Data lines
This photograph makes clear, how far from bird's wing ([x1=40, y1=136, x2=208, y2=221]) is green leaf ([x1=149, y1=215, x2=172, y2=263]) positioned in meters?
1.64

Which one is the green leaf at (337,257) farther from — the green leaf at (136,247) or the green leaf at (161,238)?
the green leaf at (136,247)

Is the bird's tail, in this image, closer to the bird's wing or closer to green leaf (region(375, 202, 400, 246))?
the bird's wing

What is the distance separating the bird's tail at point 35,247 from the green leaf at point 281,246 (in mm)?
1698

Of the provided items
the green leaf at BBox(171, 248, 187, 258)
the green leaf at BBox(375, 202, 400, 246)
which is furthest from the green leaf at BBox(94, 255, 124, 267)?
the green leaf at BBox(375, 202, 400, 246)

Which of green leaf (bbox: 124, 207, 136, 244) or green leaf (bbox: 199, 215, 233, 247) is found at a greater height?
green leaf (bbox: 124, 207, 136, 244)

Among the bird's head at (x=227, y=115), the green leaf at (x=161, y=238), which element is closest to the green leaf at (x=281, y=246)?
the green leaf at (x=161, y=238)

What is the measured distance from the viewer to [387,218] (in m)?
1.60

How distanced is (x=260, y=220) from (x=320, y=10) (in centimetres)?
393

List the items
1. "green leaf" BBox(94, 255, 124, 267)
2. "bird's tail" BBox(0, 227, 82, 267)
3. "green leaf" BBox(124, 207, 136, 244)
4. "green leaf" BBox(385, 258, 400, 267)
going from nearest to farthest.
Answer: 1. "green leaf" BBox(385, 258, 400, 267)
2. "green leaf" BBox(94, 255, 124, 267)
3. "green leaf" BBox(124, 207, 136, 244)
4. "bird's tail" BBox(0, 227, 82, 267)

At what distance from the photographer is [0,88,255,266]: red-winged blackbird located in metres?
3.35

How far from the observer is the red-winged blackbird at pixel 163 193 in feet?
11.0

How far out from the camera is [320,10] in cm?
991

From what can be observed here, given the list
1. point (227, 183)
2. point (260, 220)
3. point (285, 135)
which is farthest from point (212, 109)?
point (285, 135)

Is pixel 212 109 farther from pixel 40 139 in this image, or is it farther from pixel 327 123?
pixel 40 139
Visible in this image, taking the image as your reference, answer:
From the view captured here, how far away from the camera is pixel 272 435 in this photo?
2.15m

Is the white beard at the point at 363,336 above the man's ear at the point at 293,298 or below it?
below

# [STATED EXERCISE]
Repeat all of the material above word for word, keeping every line in its original order.

# [REPLY]
This photograph makes clear, how far from bird's wing ([x1=40, y1=136, x2=208, y2=221]) is green leaf ([x1=149, y1=215, x2=172, y2=263]) positioned in meters?
1.64

Which one is the green leaf at (337,257) farther from — the green leaf at (136,247) or the green leaf at (161,238)?
the green leaf at (136,247)

Is the bird's tail, in this image, closer to the bird's wing or closer to green leaf (region(375, 202, 400, 246))?
the bird's wing

What is the distance separating the bird's tail at point 35,247 from the green leaf at point 281,246 (in mm)?
1698

Of the provided items
the green leaf at BBox(171, 248, 187, 258)
the green leaf at BBox(375, 202, 400, 246)
which is furthest from the green leaf at BBox(94, 255, 124, 267)?
the green leaf at BBox(375, 202, 400, 246)

Which of green leaf (bbox: 124, 207, 136, 244) or green leaf (bbox: 199, 215, 233, 247) is found at a greater height?
green leaf (bbox: 124, 207, 136, 244)

Among the bird's head at (x=227, y=115), the green leaf at (x=161, y=238), which element is closest to the green leaf at (x=281, y=246)?
the green leaf at (x=161, y=238)

What is the measured distance from the viewer to [387,218] (in m)?
1.60

How distanced is (x=260, y=220) from (x=320, y=10) (in centimetres)?
393

List the items
1. "green leaf" BBox(94, 255, 124, 267)
2. "bird's tail" BBox(0, 227, 82, 267)
3. "green leaf" BBox(124, 207, 136, 244)
4. "green leaf" BBox(385, 258, 400, 267)
going from nearest to farthest.
Answer: 1. "green leaf" BBox(385, 258, 400, 267)
2. "green leaf" BBox(94, 255, 124, 267)
3. "green leaf" BBox(124, 207, 136, 244)
4. "bird's tail" BBox(0, 227, 82, 267)

At what distance from the photographer is [0,88,255,266]: red-winged blackbird located in metres?
3.35

How far from the observer is the red-winged blackbird at pixel 163 193 in feet?
11.0

How far out from the camera is [320,10] in cm?
991

From what can be observed here, given the list
1. point (227, 183)
2. point (260, 220)
3. point (285, 135)
which is farthest from point (212, 109)?
point (285, 135)

Is pixel 212 109 farther from pixel 40 139 in this image, or is it farther from pixel 327 123?
pixel 40 139
Visible in this image, taking the image as your reference, answer:
From the view captured here, how far away from the camera is pixel 272 435 in this photo?
2.15m

Is the white beard at the point at 363,336 above the man's ear at the point at 293,298 or below it?
below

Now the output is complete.